====== Raw data

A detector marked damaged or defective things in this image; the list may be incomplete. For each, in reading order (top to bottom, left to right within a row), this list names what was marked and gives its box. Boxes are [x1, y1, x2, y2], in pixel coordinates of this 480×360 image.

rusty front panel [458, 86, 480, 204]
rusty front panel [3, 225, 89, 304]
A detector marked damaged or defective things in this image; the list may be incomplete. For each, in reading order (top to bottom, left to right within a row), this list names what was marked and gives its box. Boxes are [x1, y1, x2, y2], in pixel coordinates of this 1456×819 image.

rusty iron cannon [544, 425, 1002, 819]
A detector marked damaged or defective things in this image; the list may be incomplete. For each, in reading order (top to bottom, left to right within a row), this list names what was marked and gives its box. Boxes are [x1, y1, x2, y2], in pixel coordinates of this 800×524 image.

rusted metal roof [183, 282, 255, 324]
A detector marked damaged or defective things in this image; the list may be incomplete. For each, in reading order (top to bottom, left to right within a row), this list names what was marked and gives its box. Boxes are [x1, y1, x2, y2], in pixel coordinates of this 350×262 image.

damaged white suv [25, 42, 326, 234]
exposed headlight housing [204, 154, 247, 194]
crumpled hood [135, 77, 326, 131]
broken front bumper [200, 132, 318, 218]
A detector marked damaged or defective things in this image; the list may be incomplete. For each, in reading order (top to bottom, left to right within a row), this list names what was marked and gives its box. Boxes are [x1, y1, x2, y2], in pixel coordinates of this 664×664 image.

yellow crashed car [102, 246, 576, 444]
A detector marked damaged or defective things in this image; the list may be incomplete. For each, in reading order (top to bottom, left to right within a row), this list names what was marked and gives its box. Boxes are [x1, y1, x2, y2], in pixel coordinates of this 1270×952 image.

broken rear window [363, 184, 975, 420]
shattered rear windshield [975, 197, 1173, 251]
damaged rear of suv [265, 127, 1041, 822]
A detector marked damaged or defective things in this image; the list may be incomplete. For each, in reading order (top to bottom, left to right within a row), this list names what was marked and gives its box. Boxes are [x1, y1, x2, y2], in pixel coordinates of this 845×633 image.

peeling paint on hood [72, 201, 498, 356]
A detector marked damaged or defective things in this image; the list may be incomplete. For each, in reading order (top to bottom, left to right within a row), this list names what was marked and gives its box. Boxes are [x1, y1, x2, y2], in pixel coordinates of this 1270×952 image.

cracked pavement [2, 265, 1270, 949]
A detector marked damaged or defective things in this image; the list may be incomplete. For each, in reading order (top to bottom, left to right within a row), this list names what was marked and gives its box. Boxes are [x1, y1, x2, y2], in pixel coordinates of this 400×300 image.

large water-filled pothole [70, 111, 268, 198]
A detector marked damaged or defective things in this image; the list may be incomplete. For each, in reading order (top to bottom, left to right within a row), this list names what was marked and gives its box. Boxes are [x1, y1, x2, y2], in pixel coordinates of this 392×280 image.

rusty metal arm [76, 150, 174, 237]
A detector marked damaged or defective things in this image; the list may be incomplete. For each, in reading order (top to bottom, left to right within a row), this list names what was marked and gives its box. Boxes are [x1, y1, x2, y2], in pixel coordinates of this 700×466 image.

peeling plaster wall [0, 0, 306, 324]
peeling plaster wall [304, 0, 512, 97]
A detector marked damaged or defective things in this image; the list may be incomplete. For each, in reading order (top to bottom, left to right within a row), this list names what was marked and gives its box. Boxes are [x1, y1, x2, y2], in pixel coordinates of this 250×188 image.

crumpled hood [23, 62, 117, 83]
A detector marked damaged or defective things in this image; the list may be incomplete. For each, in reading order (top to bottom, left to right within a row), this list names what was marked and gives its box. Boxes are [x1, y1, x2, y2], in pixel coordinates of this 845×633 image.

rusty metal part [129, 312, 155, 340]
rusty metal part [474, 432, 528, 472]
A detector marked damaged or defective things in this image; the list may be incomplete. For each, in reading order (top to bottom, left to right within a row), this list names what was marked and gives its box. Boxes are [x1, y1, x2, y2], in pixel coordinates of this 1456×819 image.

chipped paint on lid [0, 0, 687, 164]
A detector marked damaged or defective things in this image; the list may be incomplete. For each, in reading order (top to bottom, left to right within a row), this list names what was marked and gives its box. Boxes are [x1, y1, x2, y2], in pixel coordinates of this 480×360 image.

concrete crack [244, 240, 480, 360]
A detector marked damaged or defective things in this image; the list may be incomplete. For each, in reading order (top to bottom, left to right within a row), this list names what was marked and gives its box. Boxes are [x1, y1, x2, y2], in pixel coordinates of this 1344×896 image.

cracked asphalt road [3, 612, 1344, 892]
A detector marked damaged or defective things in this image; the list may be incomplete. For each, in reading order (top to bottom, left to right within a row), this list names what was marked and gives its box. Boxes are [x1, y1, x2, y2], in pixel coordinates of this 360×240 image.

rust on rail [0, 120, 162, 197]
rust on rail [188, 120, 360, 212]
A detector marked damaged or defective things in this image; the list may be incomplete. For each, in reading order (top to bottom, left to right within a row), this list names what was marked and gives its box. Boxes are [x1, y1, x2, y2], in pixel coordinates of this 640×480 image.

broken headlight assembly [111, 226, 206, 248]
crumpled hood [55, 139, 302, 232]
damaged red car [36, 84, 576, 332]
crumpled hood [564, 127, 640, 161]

============

Exercise brief —
Write out the data above once more, exactly as it stands.

Answer to the problem —
A detector marked damaged or defective things in this image; the list may be incomplete. For each, in reading order (top to bottom, left to right within a row), this list names what was marked and gives its box. Boxes are [x1, y1, x2, y2], in pixel coordinates of this 480×360 image.

rusty front panel [458, 86, 480, 204]
rusty front panel [3, 225, 89, 304]
A detector marked damaged or defective things in this image; the list may be incomplete. For each, in reading order (top to bottom, left to right within a row), this list names what was marked and gives its box. Boxes are [x1, y1, x2, y2], in pixel coordinates of this 1456×819 image.

rusty iron cannon [544, 425, 1002, 819]
A detector marked damaged or defective things in this image; the list may be incomplete. For each, in reading order (top to bottom, left to right within a row), this list names what was marked and gives its box. Boxes are [x1, y1, x2, y2], in pixel coordinates of this 800×524 image.

rusted metal roof [183, 282, 255, 324]
A detector marked damaged or defective things in this image; the list may be incomplete. For each, in reading order (top to bottom, left to right within a row), this list names what was marked and gives its box. Boxes are [x1, y1, x2, y2], in pixel coordinates of this 350×262 image.

damaged white suv [25, 42, 326, 234]
exposed headlight housing [204, 154, 247, 194]
crumpled hood [135, 77, 326, 131]
broken front bumper [200, 132, 318, 218]
A detector marked damaged or defective things in this image; the list may be incomplete. For each, in reading order (top to bottom, left to right within a row), this list names what was marked and gives its box. Boxes are [x1, y1, x2, y2], in pixel coordinates of this 664×664 image.

yellow crashed car [102, 246, 576, 444]
A detector marked damaged or defective things in this image; the list may be incomplete. For each, in reading order (top to bottom, left to right within a row), this list names what was marked and gives its box. Boxes are [x1, y1, x2, y2], in pixel coordinates of this 1270×952 image.

broken rear window [363, 184, 975, 420]
shattered rear windshield [975, 197, 1173, 251]
damaged rear of suv [265, 127, 1041, 822]
A detector marked damaged or defective things in this image; the list may be incomplete. For each, in reading order (top to bottom, left to right within a row), this list names what was marked and gives its box. Boxes are [x1, y1, x2, y2], in pixel coordinates of this 845×633 image.

peeling paint on hood [72, 201, 498, 356]
A detector marked damaged or defective things in this image; the list may be incomplete. For each, in reading order (top to bottom, left to right within a row), this list names what was marked and gives its box. Boxes are [x1, y1, x2, y2], in pixel coordinates of this 1270×952 image.

cracked pavement [2, 265, 1270, 949]
A detector marked damaged or defective things in this image; the list may be incomplete. For each, in reading order (top to bottom, left to right within a row), this list names what was marked and gives its box. Boxes are [x1, y1, x2, y2], in pixel coordinates of this 400×300 image.

large water-filled pothole [70, 111, 268, 198]
A detector marked damaged or defective things in this image; the list may be incomplete. For each, in reading order (top to bottom, left to right within a row), this list names what was marked and gives its box. Boxes are [x1, y1, x2, y2], in pixel coordinates of this 392×280 image.

rusty metal arm [76, 150, 174, 237]
A detector marked damaged or defective things in this image; the list may be incomplete. For each, in reading order (top to bottom, left to right within a row), this list names what was marked and gives its box. Boxes are [x1, y1, x2, y2], in pixel coordinates of this 700×466 image.

peeling plaster wall [0, 0, 306, 324]
peeling plaster wall [304, 0, 512, 97]
A detector marked damaged or defective things in this image; the list may be incomplete. For each, in reading order (top to bottom, left to right within a row), this list names what was marked and gives its box. Boxes are [x1, y1, x2, y2], in pixel coordinates of this 250×188 image.

crumpled hood [23, 62, 117, 83]
A detector marked damaged or defective things in this image; the list may be incomplete. For each, in reading order (top to bottom, left to right within a row), this list names what was marked and gives its box. Boxes are [x1, y1, x2, y2], in pixel coordinates of this 845×633 image.

rusty metal part [129, 312, 155, 340]
rusty metal part [474, 432, 528, 472]
A detector marked damaged or defective things in this image; the list may be incomplete. For each, in reading order (top to bottom, left to right within a row), this list names what was marked and gives its box. Boxes are [x1, y1, x2, y2], in pixel coordinates of this 1456×819 image.

chipped paint on lid [0, 0, 687, 164]
A detector marked damaged or defective things in this image; the list may be incomplete. For each, in reading order (top to bottom, left to right within a row), this list names what was marked and gives its box. Boxes are [x1, y1, x2, y2], in pixel coordinates of this 480×360 image.

concrete crack [244, 240, 480, 360]
A detector marked damaged or defective things in this image; the list may be incomplete. For each, in reading order (top to bottom, left to right within a row), this list names what was marked and gives its box. Boxes are [x1, y1, x2, y2], in pixel coordinates of this 1344×896 image.

cracked asphalt road [3, 612, 1344, 892]
A detector marked damaged or defective things in this image; the list may be incomplete. For each, in reading order (top to bottom, left to right within a row), this list names what was marked and gives its box. Boxes are [x1, y1, x2, y2], in pixel coordinates of this 360×240 image.

rust on rail [0, 120, 162, 197]
rust on rail [188, 120, 360, 212]
A detector marked damaged or defective things in this image; the list may be incomplete. For each, in reading order (top to bottom, left to right within a row), this list names what was marked and gives its box. Boxes are [x1, y1, x2, y2], in pixel coordinates of this 640×480 image.

broken headlight assembly [111, 226, 206, 248]
crumpled hood [55, 139, 302, 232]
damaged red car [36, 84, 576, 332]
crumpled hood [564, 127, 640, 161]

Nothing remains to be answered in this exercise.